Lifecycle of a request: User message → Intent analysis (<200ms, cached) → Skill & tool selection → RVR-B execution loop (stream tokens, call tools, validate, backtrack if needed) → Memory extraction → Response complete.

What makes xiaodazi different from typical agent frameworks?
Capability xiaodazi Typical frameworks
Intent analysis LLM semantic analysis per request (4-layer cache, <200ms). Adjusts skill loading, planning depth, and token budget per request. Route by session or fixed config. Same resource allocation for every request.
Error recovery RVR-B loop: classify error → backtrack from wrong approaches → clean context pollution → degrade gracefully with partial results. Retry + model failover. Solves infra failures, not strategy failures.
Context management Proactive: 3-phase injection, progressive history decay, scratchpad file exchange (100x compression), KV-Cache optimization (90%+ hit). Reactive: truncate or summarize when context overflows.
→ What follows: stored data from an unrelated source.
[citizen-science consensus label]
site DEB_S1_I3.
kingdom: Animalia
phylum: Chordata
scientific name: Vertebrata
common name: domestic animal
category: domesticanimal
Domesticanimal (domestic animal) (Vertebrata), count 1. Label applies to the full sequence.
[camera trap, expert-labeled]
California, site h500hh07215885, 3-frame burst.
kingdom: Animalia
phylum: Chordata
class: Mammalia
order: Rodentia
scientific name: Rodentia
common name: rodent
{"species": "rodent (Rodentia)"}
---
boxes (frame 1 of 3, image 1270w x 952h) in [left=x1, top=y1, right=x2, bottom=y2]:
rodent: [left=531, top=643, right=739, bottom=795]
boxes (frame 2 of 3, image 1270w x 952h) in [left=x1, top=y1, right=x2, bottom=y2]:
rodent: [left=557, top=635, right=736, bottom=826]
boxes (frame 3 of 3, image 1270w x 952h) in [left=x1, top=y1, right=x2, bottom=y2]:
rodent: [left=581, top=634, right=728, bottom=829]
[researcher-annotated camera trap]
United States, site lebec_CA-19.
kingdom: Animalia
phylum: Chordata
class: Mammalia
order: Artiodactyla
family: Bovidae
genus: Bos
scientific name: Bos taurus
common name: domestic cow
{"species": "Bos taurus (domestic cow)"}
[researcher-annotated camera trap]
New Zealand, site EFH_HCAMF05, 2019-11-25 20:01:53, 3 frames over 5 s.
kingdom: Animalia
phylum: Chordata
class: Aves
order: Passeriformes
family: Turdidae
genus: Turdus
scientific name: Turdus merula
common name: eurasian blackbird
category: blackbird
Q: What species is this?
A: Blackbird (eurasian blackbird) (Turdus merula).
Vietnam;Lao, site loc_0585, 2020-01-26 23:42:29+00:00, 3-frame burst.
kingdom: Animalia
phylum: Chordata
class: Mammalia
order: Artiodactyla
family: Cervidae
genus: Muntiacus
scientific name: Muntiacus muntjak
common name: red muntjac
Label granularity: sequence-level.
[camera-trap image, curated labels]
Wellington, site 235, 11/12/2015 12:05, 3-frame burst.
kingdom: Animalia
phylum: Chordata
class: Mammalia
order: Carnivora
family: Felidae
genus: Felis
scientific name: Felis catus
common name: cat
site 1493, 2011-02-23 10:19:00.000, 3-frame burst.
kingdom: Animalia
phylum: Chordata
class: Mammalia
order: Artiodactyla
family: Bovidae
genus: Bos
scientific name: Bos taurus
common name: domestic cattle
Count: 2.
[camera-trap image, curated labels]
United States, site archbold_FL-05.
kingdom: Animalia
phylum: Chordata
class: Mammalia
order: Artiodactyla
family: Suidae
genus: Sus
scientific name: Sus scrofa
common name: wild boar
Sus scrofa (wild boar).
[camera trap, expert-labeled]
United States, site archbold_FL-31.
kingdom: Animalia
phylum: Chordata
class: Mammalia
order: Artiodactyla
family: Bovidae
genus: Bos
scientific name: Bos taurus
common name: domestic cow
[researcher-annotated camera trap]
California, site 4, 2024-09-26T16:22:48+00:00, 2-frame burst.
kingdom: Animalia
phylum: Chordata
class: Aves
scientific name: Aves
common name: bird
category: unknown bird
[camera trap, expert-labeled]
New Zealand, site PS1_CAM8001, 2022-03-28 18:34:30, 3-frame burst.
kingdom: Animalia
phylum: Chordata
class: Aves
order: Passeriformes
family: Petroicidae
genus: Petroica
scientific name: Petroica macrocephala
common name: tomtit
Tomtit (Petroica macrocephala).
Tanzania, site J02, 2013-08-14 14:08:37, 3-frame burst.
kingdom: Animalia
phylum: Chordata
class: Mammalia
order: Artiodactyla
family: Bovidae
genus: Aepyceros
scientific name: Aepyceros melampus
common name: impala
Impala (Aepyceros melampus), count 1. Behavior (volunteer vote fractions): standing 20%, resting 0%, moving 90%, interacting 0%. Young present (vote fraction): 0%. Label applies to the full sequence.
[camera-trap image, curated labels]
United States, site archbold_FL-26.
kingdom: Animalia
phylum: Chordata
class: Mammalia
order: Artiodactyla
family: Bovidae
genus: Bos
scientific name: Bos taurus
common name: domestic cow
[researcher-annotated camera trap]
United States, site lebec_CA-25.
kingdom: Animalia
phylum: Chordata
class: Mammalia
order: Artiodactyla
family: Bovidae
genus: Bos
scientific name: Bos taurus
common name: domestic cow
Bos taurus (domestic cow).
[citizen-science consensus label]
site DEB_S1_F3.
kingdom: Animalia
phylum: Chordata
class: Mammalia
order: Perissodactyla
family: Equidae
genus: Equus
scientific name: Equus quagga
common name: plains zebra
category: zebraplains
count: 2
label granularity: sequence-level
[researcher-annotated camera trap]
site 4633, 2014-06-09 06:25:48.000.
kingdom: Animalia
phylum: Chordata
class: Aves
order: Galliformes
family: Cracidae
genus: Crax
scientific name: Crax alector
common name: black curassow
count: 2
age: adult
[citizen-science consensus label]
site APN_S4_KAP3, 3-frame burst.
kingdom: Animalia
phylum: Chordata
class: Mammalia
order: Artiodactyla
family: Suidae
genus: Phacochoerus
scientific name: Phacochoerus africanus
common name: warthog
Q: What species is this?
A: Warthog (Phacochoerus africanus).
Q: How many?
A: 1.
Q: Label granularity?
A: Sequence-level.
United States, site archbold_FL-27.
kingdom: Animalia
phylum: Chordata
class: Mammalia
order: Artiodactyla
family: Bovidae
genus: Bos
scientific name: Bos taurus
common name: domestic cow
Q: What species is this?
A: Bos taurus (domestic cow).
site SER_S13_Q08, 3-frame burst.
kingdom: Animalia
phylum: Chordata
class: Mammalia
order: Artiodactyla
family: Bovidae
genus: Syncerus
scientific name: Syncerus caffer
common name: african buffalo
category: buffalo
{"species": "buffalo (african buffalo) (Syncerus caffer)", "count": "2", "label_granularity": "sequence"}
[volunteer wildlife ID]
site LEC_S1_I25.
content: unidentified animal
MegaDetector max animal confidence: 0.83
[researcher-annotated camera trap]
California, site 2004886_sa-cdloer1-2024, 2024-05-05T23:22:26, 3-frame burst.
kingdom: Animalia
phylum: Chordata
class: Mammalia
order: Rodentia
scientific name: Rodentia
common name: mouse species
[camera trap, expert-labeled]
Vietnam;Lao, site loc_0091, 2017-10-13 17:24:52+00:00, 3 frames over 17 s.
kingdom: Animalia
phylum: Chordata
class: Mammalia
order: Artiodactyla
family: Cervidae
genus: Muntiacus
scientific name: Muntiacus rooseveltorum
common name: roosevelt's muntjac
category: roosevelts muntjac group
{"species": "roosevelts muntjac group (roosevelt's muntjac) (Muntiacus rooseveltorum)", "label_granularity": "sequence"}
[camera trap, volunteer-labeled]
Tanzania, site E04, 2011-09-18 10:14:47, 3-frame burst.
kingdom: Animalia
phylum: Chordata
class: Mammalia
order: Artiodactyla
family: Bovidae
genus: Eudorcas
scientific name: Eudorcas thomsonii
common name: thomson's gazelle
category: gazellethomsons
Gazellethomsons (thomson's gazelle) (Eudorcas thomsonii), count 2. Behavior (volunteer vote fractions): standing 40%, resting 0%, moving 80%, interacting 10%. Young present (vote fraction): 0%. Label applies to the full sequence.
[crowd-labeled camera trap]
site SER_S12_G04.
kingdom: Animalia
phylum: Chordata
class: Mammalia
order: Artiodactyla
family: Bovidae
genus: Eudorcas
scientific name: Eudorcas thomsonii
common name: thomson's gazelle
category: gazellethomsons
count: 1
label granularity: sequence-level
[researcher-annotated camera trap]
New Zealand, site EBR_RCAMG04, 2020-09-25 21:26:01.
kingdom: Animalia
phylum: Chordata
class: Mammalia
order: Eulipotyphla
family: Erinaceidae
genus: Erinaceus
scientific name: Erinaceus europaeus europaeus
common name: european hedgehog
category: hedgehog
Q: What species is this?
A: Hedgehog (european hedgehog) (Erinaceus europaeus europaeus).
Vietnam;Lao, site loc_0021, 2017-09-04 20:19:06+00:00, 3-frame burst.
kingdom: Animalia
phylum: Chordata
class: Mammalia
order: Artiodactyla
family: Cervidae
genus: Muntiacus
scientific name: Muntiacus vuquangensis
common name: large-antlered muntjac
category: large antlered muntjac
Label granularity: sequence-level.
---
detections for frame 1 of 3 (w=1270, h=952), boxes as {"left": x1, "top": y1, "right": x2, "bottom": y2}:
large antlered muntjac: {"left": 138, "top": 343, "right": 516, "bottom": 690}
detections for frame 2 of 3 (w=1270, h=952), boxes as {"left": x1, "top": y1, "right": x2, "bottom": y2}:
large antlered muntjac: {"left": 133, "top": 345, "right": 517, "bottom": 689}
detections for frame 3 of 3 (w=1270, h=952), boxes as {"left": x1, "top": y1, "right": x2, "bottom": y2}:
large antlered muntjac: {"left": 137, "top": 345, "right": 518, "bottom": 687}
Skill loading 0 skills loaded by default. Intent-driven lazy allocation. Token cost scales with task complexity, not library size. Load all capabilities upfront, or manual tool selection.
Planning Explicit DAG plan with UI progress widget and re-planning on failure. Implicit chain-of-thought. No visibility, no recovery.
Evaluation 3-layer grading (code + LLM-as-Judge + human), 12-type failure classification, auto-regression. External eval tools or manual testing.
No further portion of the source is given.